Já em Vila Verde da Raia, onde cafés e restaurantes vão servindo para fora, teme-se o futuro e o agravar das dificuldades com a ausência de espanhóis.
Susete Grilo servia no seu restaurante, em média, 120 refeições diárias, agora conta pelos dedos da mão o número de clientes. “Os espanhóis deixaram de vir quase há um ano. Estamos a servir meia dúzia de refeições e agora ainda vai ser pior. Não sei até que ponto isto se vai aguentar”, desabafa.
O mesmo desabafo é expresso por Alexandre Martins, de 21 anos, que antes acolhia no café muitos espanhóis e agora vive apenas dos poucos clientes da aldeia que serve à porta, mas apenas com produtos de padaria ou pastelaria.

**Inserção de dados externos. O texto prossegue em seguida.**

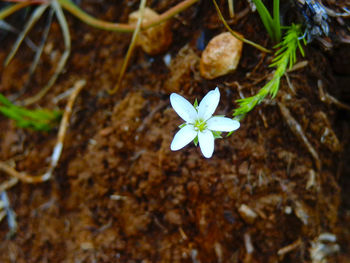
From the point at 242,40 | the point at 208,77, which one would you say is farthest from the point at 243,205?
the point at 242,40

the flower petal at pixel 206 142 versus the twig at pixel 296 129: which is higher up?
the flower petal at pixel 206 142

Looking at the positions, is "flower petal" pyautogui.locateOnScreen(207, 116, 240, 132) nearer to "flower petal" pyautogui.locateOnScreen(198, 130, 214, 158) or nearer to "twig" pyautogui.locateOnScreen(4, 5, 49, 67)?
"flower petal" pyautogui.locateOnScreen(198, 130, 214, 158)

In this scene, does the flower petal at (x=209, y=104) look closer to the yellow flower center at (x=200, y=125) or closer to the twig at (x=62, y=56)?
the yellow flower center at (x=200, y=125)

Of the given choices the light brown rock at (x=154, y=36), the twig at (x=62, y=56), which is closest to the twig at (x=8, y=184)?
the twig at (x=62, y=56)

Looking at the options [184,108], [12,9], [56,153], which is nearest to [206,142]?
[184,108]

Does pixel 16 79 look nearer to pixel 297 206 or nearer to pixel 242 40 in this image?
pixel 242 40

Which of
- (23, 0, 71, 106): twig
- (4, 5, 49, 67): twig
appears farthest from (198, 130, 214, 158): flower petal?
(4, 5, 49, 67): twig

“O controlo na fronteira não vai fazer muita diferença, porque há muito que os espanhóis não vêm, a não ser um ou dois trabalhadores transfronteiriços, mas isto está a ficar muito mal e eu temo pelo futuro, porque isto vai gerar uma grande crise económica”, diz.
Por perto está Olímpia Paiva, de 59 anos, a conversar com uma amiga sobre as limitações à circulação. “Isto é muito complicado, porque estamos habituados a ir ao lado de lá às compras, sobretudo ao gás e ao gasóleo e não vamos poder ir”, diz à Renascença.
Mas este não é o maior inconveniente para esta habitante de Vila Verde da Raia. O maior mesmo é “não poder ir fazer limpezas ao outro lado”. “Tenho pena de não ir fazer as limpezas, porque me dava muito jeito, mas a saúde está em primeiro lugar”, remata.
“É preferível estarmos agora durante um longo tempo fechados, e depois ir libertando aos poucos e abrirem-se as portas a novas perspetivas, do que andar a fechar aos bocadinhos”, defende Carlos Areias.
O empresário do ramo da pastelaria considera mesmo que a decisão de condicionar as fronteiras “peca por ser tardia”. “Devia ter sido há mais tempo. Estamos sempre à procura do prejuízo. Deixamos agravar as coisas e depois é que encerramos. Devíamos jogar por antecipação, como se faz no futebol”, conclui.
O Governo vai limitar a circulação de pessoas nos próximos 15 dias, através das fronteiras terrestres, aéreas e fluviais, salvo situações excecionais.
Entre as exceções à regra está a “circulação de trabalhadores transfronteiriços, mercadorias internacionais e viagens impreteríveis por motivos de saúde ou regresso a casa de cidadãos que vivam em Portugal”.
A medida que entra em vigor às 00h00 do dia 31 de janeiro, visa reduzir os contactos e a conter a epidemia de Covid-19.